Catherine Perez-Shakdam

The Curious Case of Terrorism’s Respectable Friends

Courtesy of Catherine Perez-Shakdam - Chief Policy Advisor Stop The Hate UK
Courtesy of Catherine Perez-Shakdam - Chief Policy Advisor Stop The Hate UK

One of the stranger developments in British politics is the ease with which certain views can travel from the margins into public life, provided they arrive dressed in the right vocabulary.

We are constantly reminded that words matter. Careers have stalled over careless remarks. Public figures have been hauled before the court of opinion for comments made years earlier. Institutions issue apologies with industrial efficiency. Language, we are told, shapes the world around us.

Yet there seems to be an exception.

For reasons that remain difficult to fathom, expressions of sympathy for organizations whose methods include murder, kidnapping and terror are often treated with remarkable indulgence. The linguistic gymnastics required to transform a proscribed terrorist organization into a subject of polite debate would be impressive were the subject matter not so grim.

The controversy surrounding the appointment of Kamel Hawwash to Birmingham City Council’s cabinet brings this question into sharp focus.

The issue is not disagreement. Democracies depend on disagreement. Nor is it criticism of Israel, which is as legitimate as criticism of any government.

The question is much narrower.

Should those who have publicly praised, justified, or aligned themselves with the rhetoric surrounding a proscribed terrorist organization be elevated to positions of public trust?

One might have thought the answer obvious.

Apparently not.

What stands out is the inversion of standards. We have become exquisitely sensitive to perceived harms while displaying an astonishing tolerance for genuine extremism.

A public figure can find themselves in trouble for a tasteless joke, an ill-judged tweet, or a phrase that has fallen out of favor. Yet when it comes to those who excuse or romanticize political violence, many suddenly discover a deep appreciation for nuance.

Context has become the universal solvent. Given enough of it, almost anything can be softened. Atrocities become complicated. Murder acquires footnotes. Terrorism is recast as a conversation starter.

October 7 provided a brutal example.

The world watched civilians murdered in their homes, families taken hostage, young people hunted at a music festival. Hamas recorded much of it themselves. There was little ambiguity about what happened and even less about who carried it out.

Yet before long, efforts began to explain, rationalize and sanitize.

Imagine extending the same generosity elsewhere. Imagine describing IRA bombings as acts of courage. Imagine explaining away Islamist attacks in London as understandable reactions to historical grievances. Imagine appointing those who celebrated such violence to positions of civic authority.

The suggestion would be met with horror.

Quite rightly.

Which brings us to a distinction that is frequently forgotten.

Public office is not a right.

Freedom of speech is a right. People are free to hold unpopular, eccentric or offensive opinions. Liberal societies depend on that freedom.

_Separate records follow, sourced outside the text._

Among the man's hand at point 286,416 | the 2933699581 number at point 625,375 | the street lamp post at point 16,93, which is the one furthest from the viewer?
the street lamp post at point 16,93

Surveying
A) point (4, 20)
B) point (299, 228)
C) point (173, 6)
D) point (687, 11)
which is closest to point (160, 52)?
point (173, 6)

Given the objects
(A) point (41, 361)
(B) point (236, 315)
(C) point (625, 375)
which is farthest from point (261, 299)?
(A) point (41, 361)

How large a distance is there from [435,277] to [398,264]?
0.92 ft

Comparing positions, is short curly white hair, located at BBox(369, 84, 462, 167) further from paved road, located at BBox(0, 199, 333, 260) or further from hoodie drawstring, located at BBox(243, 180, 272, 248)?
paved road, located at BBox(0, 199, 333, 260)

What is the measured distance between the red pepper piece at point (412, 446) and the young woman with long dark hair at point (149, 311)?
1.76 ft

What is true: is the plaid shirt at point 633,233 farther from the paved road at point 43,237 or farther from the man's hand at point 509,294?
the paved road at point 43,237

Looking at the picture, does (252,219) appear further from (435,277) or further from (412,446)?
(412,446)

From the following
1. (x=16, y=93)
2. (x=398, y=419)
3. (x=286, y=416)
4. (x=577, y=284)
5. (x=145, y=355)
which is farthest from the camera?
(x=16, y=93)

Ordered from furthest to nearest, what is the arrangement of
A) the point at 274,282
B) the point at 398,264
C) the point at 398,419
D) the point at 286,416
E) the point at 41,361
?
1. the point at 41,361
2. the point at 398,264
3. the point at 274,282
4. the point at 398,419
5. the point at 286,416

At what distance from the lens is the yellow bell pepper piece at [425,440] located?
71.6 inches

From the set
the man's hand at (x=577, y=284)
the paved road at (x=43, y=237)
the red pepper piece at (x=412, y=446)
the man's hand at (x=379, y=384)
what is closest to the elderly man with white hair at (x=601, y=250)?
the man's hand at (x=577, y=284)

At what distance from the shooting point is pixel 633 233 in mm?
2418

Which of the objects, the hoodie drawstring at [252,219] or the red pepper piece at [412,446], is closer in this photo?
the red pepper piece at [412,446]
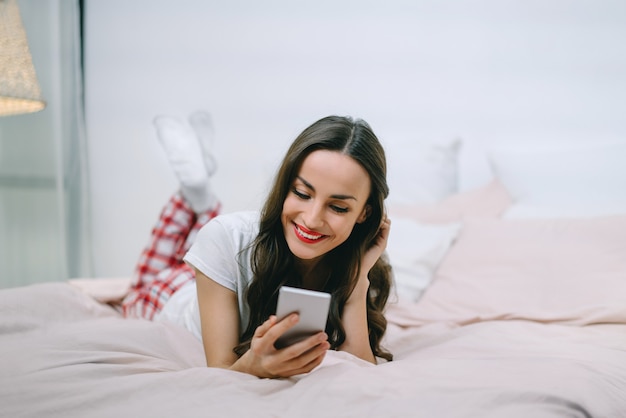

A seat in government, however local, is something else entirely.

It is a privilege. A mark of trust. A judgement that an individual possesses the character and judgement required to exercise authority on behalf of others.

That judgement becomes difficult to defend when there is a record of excusing or celebrating those who use terrorism as a political instrument.

No one is proposing censorship. No one is suggesting that controversial views should be prohibited.

People may say what they wish.

The public may also decide that certain views reveal a temperament unsuited to public office.

Those are not contradictory principles. They are two sides of the same democratic coin.

A healthy democracy expects more from its leaders than mere legality. It expects judgement. It expects moral seriousness. It expects a clear understanding that terrorism is something to be condemned, not rationalized; something to be opposed, not dressed up in fashionable language.

There was a time when sympathy for violent extremism closed doors.

Today, in some corners of public life, it appears to open them.

That should concern anyone who believes democratic values are more than slogans recited on ceremonial occasions and forgotten when they become inconvenient.

About the Author
Catherine Perez-Shakdam - Director Forward Strategy and Executive Director Forum of Foreign Relations (FFR) Catherine is a former Research Fellow at the Henry Jackson Society and consultant for the UNSC on Yemen, as well an expert on Iran, Terror and Islamic radicalisation. A prominent political analyst and commentator, she has spoken at length on the Islamic Republic of Iran, calling on the UK to proscribe the IRGC as a terrorist organisation. Raised in a secular Jewish family in France, Catherine found herself at the very heart of the Islamic world following her marriage to a Muslim from Yemen. Her experience in the Middle East and subsequent work as a political analyst gave her a very particular, if not a rare viewpoint - especially in how one can lose one' sense of identity when confronted with systemic antisemitism. Determined to share her experience and perspective on those issues which unfortunately plague us -- Islamic radicalism, Terror and Antisemitism Catherine also will speak of a world, which often sits out of our reach for a lack of access.